— Travail demandé —
Repérez chaque ligne du matériel ci-dessous qui contient le mot « this » et recopiez-la en entier. Majuscules et minuscules comptent.

— Données —

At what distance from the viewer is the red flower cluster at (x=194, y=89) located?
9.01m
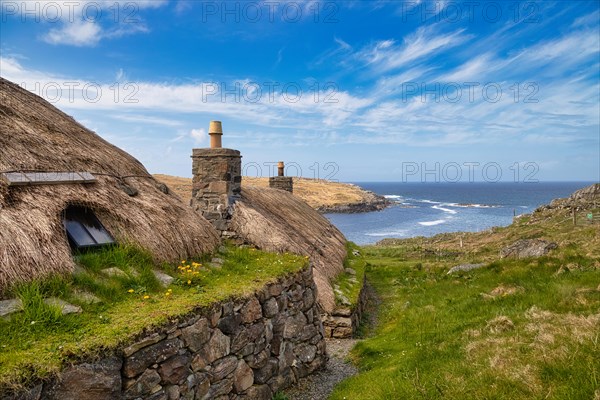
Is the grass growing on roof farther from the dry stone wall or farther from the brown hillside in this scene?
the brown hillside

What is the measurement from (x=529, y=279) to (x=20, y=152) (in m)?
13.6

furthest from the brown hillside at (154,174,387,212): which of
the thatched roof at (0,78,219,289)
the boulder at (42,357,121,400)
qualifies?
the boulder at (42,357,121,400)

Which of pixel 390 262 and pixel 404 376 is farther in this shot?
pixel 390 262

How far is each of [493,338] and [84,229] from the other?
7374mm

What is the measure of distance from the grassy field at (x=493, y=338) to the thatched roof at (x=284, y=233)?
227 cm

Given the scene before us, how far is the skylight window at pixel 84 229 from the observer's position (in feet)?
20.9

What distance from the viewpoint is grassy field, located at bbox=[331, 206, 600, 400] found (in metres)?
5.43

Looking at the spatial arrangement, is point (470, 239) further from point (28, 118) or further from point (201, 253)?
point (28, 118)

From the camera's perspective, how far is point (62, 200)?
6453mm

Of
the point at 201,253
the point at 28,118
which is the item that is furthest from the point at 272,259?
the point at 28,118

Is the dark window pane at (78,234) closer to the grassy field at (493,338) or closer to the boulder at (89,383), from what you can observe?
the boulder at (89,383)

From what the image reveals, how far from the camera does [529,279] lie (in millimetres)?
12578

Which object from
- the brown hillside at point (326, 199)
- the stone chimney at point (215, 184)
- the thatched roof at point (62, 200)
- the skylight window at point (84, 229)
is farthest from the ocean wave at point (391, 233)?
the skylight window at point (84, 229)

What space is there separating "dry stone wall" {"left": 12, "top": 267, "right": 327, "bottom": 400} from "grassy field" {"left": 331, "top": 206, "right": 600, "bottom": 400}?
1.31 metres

==

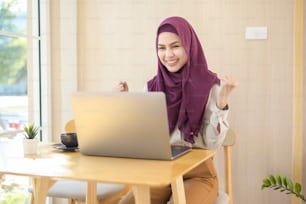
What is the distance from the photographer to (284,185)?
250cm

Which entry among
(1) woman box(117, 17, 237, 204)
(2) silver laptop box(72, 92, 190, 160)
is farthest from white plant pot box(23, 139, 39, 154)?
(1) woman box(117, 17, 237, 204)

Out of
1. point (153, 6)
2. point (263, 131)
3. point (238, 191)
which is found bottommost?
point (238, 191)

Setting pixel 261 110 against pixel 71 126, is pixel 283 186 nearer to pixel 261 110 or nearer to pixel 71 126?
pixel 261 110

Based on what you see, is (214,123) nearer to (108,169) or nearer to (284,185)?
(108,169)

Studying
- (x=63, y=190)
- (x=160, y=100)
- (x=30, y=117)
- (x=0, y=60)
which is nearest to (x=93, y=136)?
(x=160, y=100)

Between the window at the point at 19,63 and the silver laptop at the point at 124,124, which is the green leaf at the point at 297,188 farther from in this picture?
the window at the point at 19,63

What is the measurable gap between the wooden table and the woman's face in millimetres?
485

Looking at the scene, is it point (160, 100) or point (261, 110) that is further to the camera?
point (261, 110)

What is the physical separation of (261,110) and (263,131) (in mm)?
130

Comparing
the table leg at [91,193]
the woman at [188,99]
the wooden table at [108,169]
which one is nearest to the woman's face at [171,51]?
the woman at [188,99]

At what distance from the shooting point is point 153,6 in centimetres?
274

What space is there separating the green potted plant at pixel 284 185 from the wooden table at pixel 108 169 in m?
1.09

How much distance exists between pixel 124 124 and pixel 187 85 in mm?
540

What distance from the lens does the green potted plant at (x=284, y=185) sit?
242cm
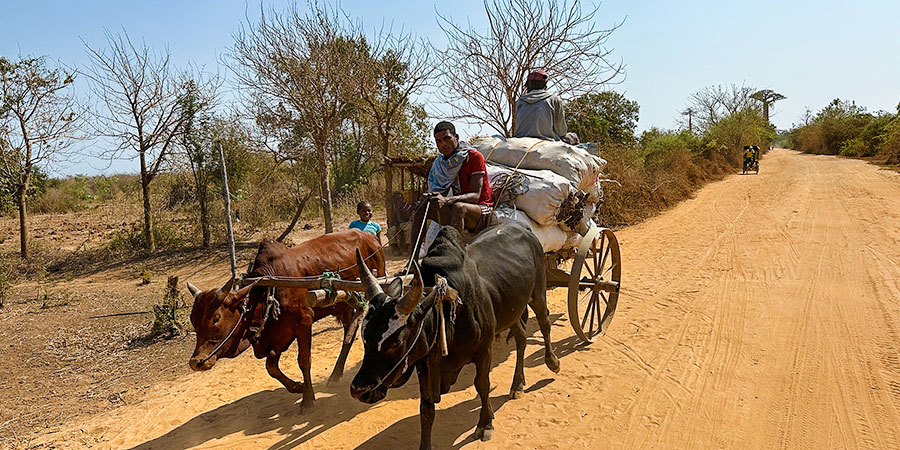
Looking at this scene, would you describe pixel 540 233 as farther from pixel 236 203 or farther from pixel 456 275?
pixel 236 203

— Tâche accomplie —
Is the grass growing on roof farther from the dry stone wall or farther from the brown hillside in this scene?
Which of pixel 390 262 and pixel 404 376 is farther in this shot?
Between the window at the point at 19,63 and the silver laptop at the point at 124,124, which is the green leaf at the point at 297,188 farther from in this picture?
Looking at this scene, would you describe pixel 540 233 as farther from pixel 236 203 or farther from pixel 456 275?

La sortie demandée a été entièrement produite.